Formaldehyde Densitometry of Starburst Galaxies: Density-Independent Global Star Formation

TL;DR

This study extends formaldehyde densitometry to 56 starburst galaxies, revealing consistent dense gas densities and suggesting that star formation is not driven by higher average densities in luminous galaxies.

Contribution

It provides new measurements of spatial densities in starburst galaxies using formaldehyde transitions, showing density independence in star formation relations.

Findings

Dense gas densities range from 10^4.5 to 10^5.5 cm^-3.

H2CO traces a denser, more compact component than HCN.

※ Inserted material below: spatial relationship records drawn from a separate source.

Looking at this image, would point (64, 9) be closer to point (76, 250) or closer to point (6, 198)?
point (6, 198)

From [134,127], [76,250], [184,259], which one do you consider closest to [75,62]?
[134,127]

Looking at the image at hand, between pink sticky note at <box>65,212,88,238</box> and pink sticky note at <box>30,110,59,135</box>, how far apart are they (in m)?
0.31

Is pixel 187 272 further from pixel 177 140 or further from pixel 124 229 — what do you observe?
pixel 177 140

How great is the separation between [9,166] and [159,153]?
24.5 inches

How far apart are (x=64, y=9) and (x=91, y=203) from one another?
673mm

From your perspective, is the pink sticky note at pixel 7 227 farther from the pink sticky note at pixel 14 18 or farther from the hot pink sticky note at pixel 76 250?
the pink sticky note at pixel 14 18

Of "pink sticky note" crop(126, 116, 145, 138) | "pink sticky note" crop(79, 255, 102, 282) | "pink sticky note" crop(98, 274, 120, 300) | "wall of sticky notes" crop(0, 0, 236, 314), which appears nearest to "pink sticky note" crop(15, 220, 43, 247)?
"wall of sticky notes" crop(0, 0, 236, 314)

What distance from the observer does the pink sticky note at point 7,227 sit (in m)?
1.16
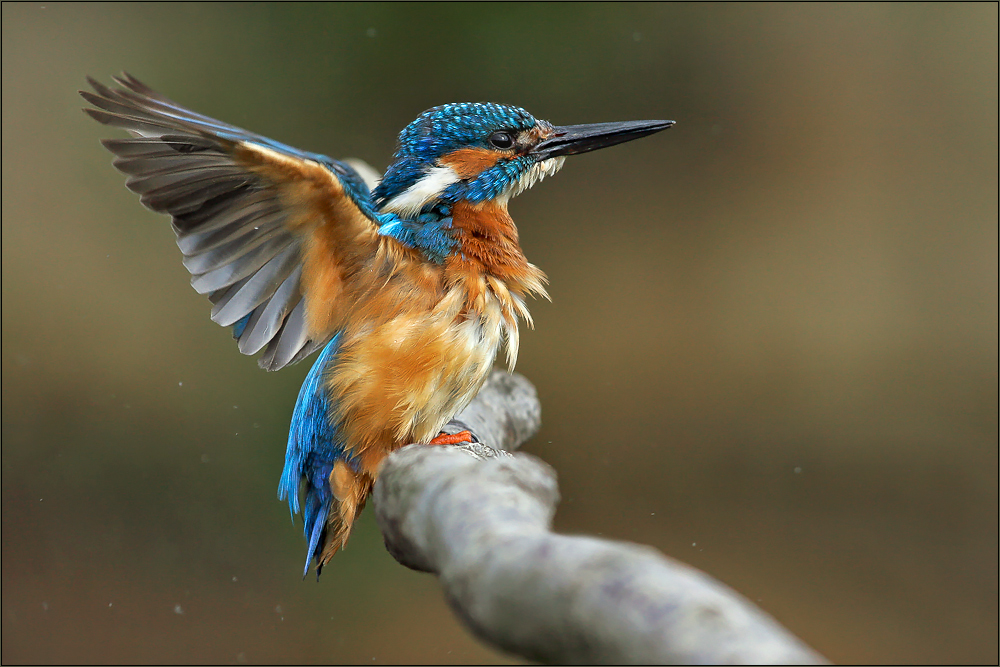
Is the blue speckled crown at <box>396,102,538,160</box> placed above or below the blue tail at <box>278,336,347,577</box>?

Star formation rate correlates with dense gas mass, independent of density.

Abstract

Accurate techniques which allow for the derivation of the spatial density in star formation regions are rare. A technique which has found application for the derivation of spatial densities in Galactic star formation regions utilizes the density-sensitive properties of the K-doublet transitions of formaldehyde (H2CO). In this paper, we present an extension of our survey of the formaldehyde 1(10)-1(11) (lambda = 6.2 cm) and 2(11)-2(12) (lambda = 2.1 cm) K-doublet transitions of H2CO in a sample of 56 starburst systems (Mangum etal. 2008). We have extended the number of galaxies in which both transitions have been detected from 5 to 13. We have improved our spatial density measurements by incorporating kinetic temperatures based upon NH3 measurements of 11 of the galaxies with a total of 14 velocity components in our sample (Mangum etal. 2013). Our spatial density measurements lie in a relatively narrow range of from 10^(4.5) to 10^(5.5) cm^(-3). This implies that the Schmidt-Kennicutt relation between L_(IR) and M_(dense): (1) Is an indication of the dense gas mass reservoir available to form stars, and (2) Is not directly dependent upon a higher average density driving the star formation process in the most luminous starburst galaxies. We have also used our H2CO measurements to derive two separate measures of the dense gas mass which are generally smaller, in many cases by a factor of 10^2-10^3, than those derived using HCN. This disparity suggests that H2CO traces a denser, more compact, component of the giant molecular clouds in our starburst galaxy sample. We also report measurements of the rotationally-excited lambda = 6.3 cm 2P_(1/2) J=1/2 state of OH and the H111alpha radio recombination line taken concurrently with our H2CO 1(10)-1(11) measurements.